LISTE DES TÂCHES
1. D'après la source sur le cadre géopolitique, à quel horizon temporel sont évoquées les tendances stratégiques possibles ?
2. Comptez les lignes des enregistrements qui contiennent la chaîne « located », puis indiquez uniquement ce nombre.

SOURCE
Article rédigé par Olivier Kempf, le 01 mars 2012
Avant de réfléchir aux questions de défense, il faut bien comprendre la situation, le contexte, ce que par commodité nous appelons le cadre géopolitique.
Olivier Kempf, Maître de conférence à Sciences Po Paris et animateur du blog www.egeablog.net, fait ici un état des lieux, par zones géographiques, puis détermine les thèmes transversaux qui traversent le débat stratégique contemporain, avant d’évoquer les tendances stratégiques possibles, à l’horizon de dix à vingt ans, qui permettront d’éclairer les choix en matière de défense.
Etat des lieux géo-politiques
L’Europe en situation de déflation stratégique
Collectivement, elle pèse moins, aussi bien en termes politiques qu’en termes de puissance. Outre la double crise (institutionnelle puis économique) qui provoque à la fois une panne des élargissements et un repli national, les raisons en sont multiples : illusion que « L’Europe c’est la paix » sans voir que le syllogisme n’est pas aussi évident qu’il apparaît ; présupposé kantien de la paix perpétuelle qui se heurte aux limites de l’Europe (finalement acceptées avec la fatigue des élargissements) ; croyance dans un « soft power » sans voir qu’il n’intervient qu’en appui d’un hard power et qu’il ne saurait légitimer l’inaction ; tentation du passager clandestin à l’abri d’un lien transatlantique, sans tirer les conséquences de l’affaiblissement de celui-ci.

EXTRAITS D'ENREGISTREMENTS
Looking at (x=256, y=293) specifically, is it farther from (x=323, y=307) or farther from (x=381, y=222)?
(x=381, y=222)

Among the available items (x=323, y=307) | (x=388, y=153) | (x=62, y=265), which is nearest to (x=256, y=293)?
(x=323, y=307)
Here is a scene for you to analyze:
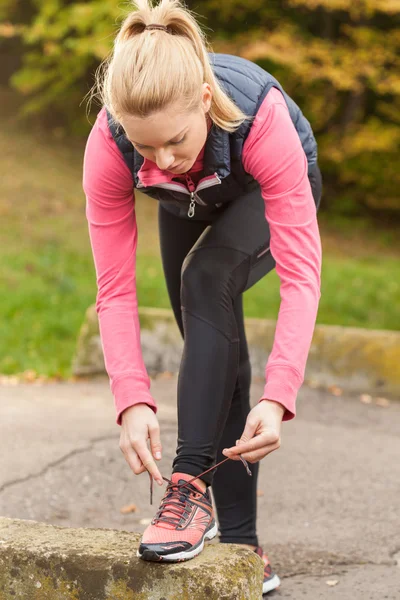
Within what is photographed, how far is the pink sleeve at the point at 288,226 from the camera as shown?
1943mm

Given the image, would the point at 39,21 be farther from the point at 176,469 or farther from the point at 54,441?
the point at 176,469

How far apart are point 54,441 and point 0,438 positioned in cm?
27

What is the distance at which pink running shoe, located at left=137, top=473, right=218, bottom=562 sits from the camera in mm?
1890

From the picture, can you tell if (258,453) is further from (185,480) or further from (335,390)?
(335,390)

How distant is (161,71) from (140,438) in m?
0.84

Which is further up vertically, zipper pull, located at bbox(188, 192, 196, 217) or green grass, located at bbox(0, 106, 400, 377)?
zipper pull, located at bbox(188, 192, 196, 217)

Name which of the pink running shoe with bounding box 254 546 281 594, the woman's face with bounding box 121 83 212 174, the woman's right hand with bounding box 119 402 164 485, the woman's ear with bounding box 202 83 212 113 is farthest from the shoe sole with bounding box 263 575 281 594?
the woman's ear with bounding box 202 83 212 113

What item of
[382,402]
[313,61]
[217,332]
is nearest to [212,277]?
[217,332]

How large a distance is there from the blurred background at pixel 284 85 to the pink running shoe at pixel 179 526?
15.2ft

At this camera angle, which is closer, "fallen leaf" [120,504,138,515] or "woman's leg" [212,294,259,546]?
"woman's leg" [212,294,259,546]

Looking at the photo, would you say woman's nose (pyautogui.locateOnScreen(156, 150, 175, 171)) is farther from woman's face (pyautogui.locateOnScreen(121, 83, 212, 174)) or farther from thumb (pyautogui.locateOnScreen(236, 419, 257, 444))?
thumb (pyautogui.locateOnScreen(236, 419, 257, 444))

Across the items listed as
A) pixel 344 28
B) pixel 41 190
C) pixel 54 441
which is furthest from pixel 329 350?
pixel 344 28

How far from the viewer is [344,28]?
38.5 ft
==
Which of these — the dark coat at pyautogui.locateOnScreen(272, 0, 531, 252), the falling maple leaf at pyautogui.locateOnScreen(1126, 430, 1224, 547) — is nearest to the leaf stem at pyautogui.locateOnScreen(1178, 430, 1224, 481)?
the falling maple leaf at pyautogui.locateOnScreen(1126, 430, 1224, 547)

RÉPONSES AUX TÂCHES
1. À l'horizon de dix à vingt ans.

2. 3